Head of insurance and insurtech, Capital Law

At a recent panel, I was sat with a head of innovation at a big insurance company and the debate turned to Amazon. He was firm of the view that Amazon would not enter the insurance market because claims are a nightmare to deal with. However, Amazon will not approach things like claims like a traditional insurer. Plus, it has consumer buy-in already. Let’s be honest, insurance companies have never had the most consumer-friendly image. Amazon is already starting a lot further ahead.

Amazon has billions of dollars on its balance sheet. That gives it incredible leeway to experiment. If Amazon wanted to, it could go down the full carrier route.
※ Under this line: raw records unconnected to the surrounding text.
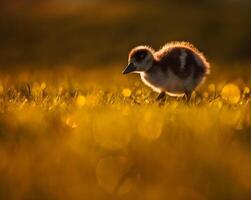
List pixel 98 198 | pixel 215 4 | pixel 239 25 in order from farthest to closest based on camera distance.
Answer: pixel 215 4, pixel 239 25, pixel 98 198

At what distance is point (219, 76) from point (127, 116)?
28.5ft

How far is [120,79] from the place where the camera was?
14.6m

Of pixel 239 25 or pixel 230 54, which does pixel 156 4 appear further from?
pixel 230 54

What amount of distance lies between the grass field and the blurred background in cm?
1265

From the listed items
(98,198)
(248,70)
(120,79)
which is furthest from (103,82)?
(98,198)

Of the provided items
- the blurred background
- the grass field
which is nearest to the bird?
the grass field

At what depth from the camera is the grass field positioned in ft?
13.6

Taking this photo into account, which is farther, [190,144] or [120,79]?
[120,79]

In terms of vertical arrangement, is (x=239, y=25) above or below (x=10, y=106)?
above

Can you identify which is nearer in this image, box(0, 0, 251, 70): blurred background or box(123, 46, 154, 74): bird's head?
box(123, 46, 154, 74): bird's head

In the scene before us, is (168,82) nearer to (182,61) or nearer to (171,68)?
(171,68)

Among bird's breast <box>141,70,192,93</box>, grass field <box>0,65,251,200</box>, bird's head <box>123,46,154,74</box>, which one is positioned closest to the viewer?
grass field <box>0,65,251,200</box>

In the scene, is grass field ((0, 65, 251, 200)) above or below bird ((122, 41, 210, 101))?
below

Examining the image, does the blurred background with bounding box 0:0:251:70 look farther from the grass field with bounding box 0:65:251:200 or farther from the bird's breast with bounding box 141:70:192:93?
the grass field with bounding box 0:65:251:200
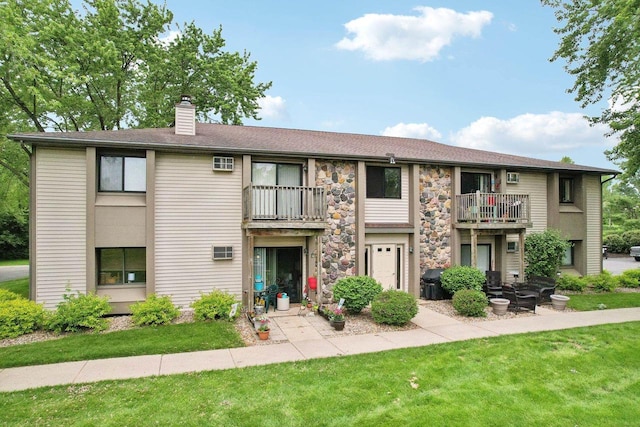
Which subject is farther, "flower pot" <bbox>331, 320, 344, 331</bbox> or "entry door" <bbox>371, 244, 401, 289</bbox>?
"entry door" <bbox>371, 244, 401, 289</bbox>

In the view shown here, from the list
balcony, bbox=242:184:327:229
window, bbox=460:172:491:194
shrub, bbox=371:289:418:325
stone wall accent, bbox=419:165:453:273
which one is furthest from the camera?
window, bbox=460:172:491:194

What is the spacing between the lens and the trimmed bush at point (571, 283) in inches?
516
The insurance market says it won’t like regulatory hurdles, but Amazon’s lawyers could deal with this. 

The view is: Because that is how we’ve handled claims for last 200 years, that is how others will. However, Amazon will rely on AI and team up with innovative companies.

The rumour is that Amazon was looking at a motor MGA. I think it will dip its toe in first. It will partner with somebody, whether that’s an insurer or a new entrant. Once it gets the formula right, it will roll out its own general insurance carrier.
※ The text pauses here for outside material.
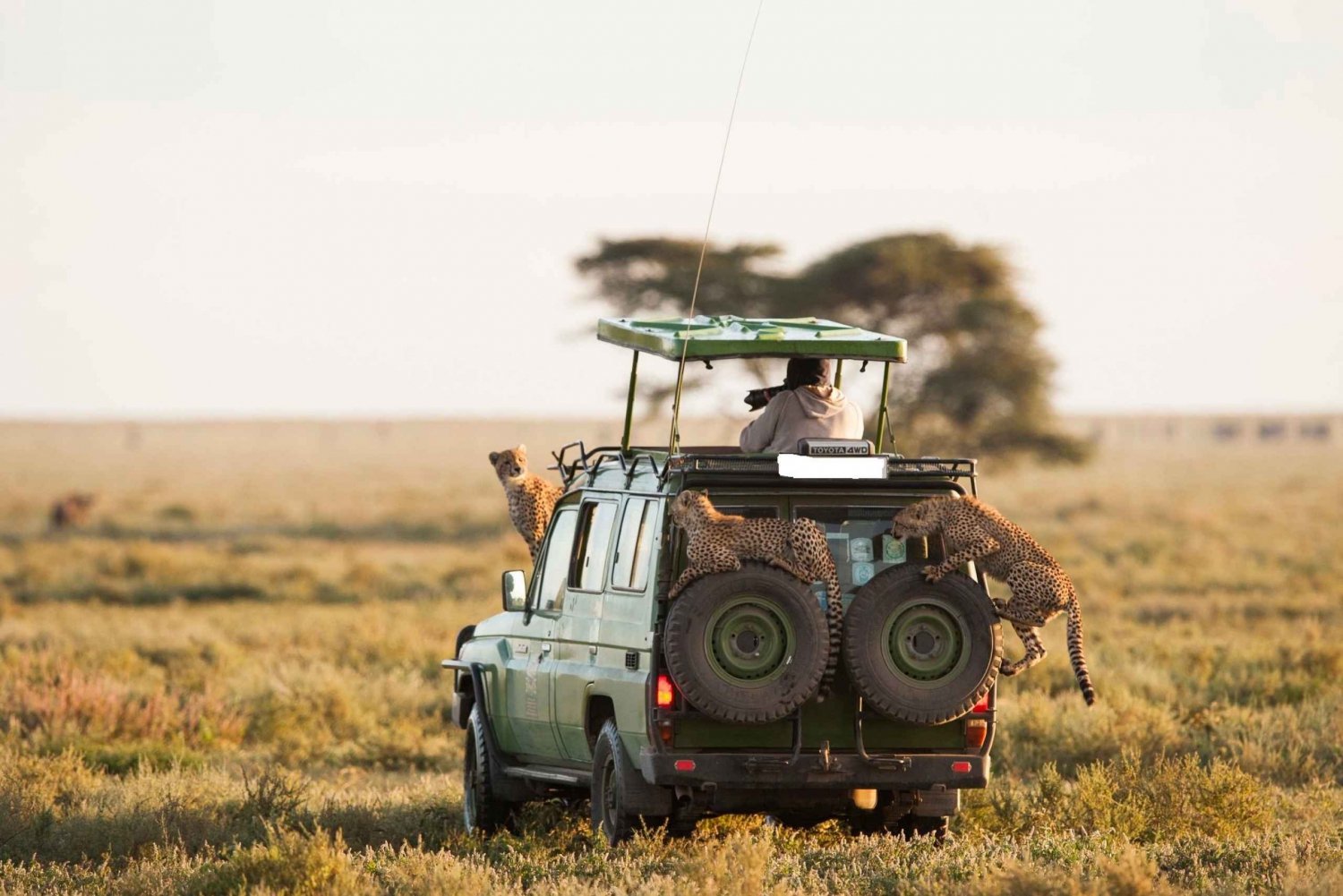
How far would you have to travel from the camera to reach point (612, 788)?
9.75m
I suspect that if you interview the millennial age group, 90% would switch to Amazon.

I think we will be in a very different position at the end of this year. Look at what is happening on the high street now, with stores closing. That is identical to what Amazon could do to insurance. I see absolute parallels between the two.

 

 

Tony Tarquini,

Tony Tarquini pegasystems

European insurance director, Pegasystems

How Chinese online insurer Zhong An went from zero to hero, a digital insurer a third the size of Allianz globally in 48 months, offers clues to how Amazon could break into the sector, not least because Zhong An is supported by China’s Amazon, Alibaba.
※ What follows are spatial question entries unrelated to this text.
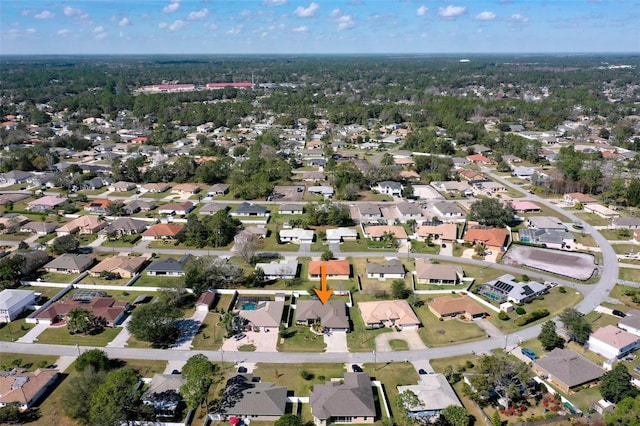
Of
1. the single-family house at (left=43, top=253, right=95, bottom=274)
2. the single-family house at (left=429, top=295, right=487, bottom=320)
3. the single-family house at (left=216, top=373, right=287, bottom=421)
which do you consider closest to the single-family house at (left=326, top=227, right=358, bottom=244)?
the single-family house at (left=429, top=295, right=487, bottom=320)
Firstly, it’ll be about Amazon offering a customer experience model that takes distribution out of the hands of the insurer. The model will be something like an Amazon protection service linked to their Prime business that makes it easy to buy and protect. Secondly, like Zhong An, Amazon may enter the market with micro products. This approach suits an AI-driven approach. For example, pothole damage cover looks like an ideal product for Amazon.

Thirdly, I can see one of Amazon’s own biggest operational problems offering cover for an attack on home insurance in the next year or so. The cost of lost, misdelivered and redelivered parcels because customers aren’t home is a huge operational issue. The purchase of Ring, the smart doorbell and lock company, and the launch of a secure delivery service seeks to remedy this. But Amazon users who give Amazon delivery drivers the digital keys to their homes invalidate their home insurance. It’s not too fantastical to expect Amazon to bundle insurance cover for any losses linked to its drivers having access to a home. On this basis, mightn’t Amazon go further and say: “Why don’t we insure your whole home at the same time?”

 

 

Greg Brown

Greg Brown Oxbow - Square

Partner, Oxbow Partners

Insurance is an obvious move for Amazon given the broad relationship with consumers and the deep relationship with sellers. Amazon has a history of extending the offer well beyond what seems possible with the brand (remember when Amazon was an online bookstore?). It may well surprise us with a whole new product category such as motor or home.

There is industry-wide concern that this is a sign of a broader move by the GAFAs (Google, Apple, Facebook and Amazon) into insurance, but I would challenge that assumption. Amazon is in a unique position – it is known for selling products.

The opportunity for the other GAFAs is much less clear and their reliance on advertising income from insurers creates a significant conflict. For example, Google dropping Google Compare.